- _Work required_:
Reproduce word for word the part of the article on loan transfer restrictions starting at "For the most" and ending at "in significant ways.".

- _Text_:
**********

Client Alert | 11 min read | 07.22.24

Introduction:

In the ever-evolving landscape of English law credit agreements in the European leveraged loan market, the dynamics of lending have undergone significant transformations in the last few years. One issue that has gained prominence is the increase in limits on the ability of lenders to transfer their loans and the associated restrictions imposed on potential new lenders. European syndicated loan agreements have historically included a standardised and expected set of transfer restrictions applicable to prospective lenders, reflective of the market guidance and templates issued by the Loan Market Association (“LMA”). Certainty of terms and the capability of an existing lender to sell out of a loan position have been the hallmark (and expectation) of the LMA loan market. However, trends in the drafting of credit agreements have contained a concerning increase in limitations on loan liquidity. As a result, many lenders are finding it difficult to sell their distressed loans. This article explores these trends, as well as their implications on the secondary loan trading market.

Understanding Transfer Restrictions:

For the most part, transfer restrictions are embodied in the clauses within credit agreements that dictate the conditions under which a loan may be transferred from a lender to another party. Borrower consent is also often required for transfers to a party that is not a lender, subject to certain exceptions.  Typically, no consent would be necessary for a loan assignment (a) to a party on an approved list, (b) to a current lender or one of its affiliates or related funds or (c) during a borrower insolvency or event of default. In any other circumstances, consent of the borrower (usually not to be unreasonably withheld or delayed) will be required.  However, it has become increasingly commonplace for these once “typical” exceptions to be modified in significant ways.

**********

- _Data extract_:
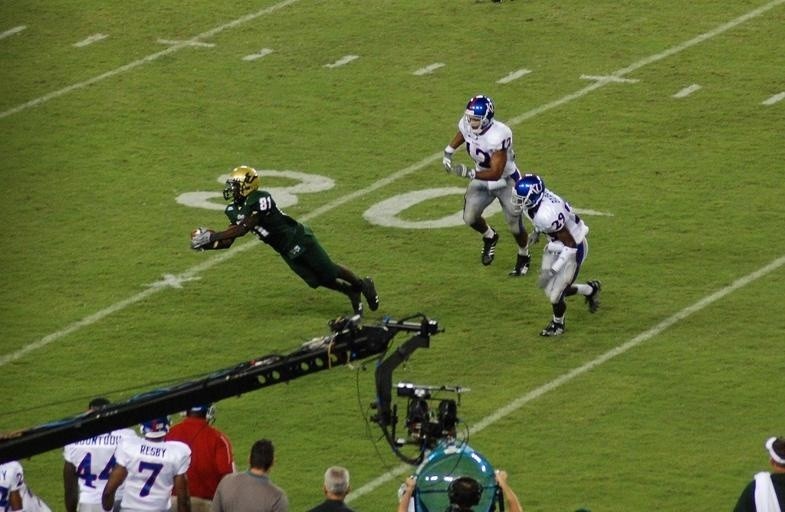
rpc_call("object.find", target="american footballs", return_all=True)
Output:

**********

- _Task answer_:
For the most part, transfer restrictions are embodied in the clauses within credit agreements that dictate the conditions under which a loan may be transferred from a lender to another party. Borrower consent is also often required for transfers to a party that is not a lender, subject to certain exceptions.  Typically, no consent would be necessary for a loan assignment (a) to a party on an approved list, (b) to a current lender or one of its affiliates or related funds or (c) during a borrower insolvency or event of default. In any other circumstances, consent of the borrower (usually not to be unreasonably withheld or delayed) will be required.  However, it has become increasingly commonplace for these once “typical” exceptions to be modified in significant ways.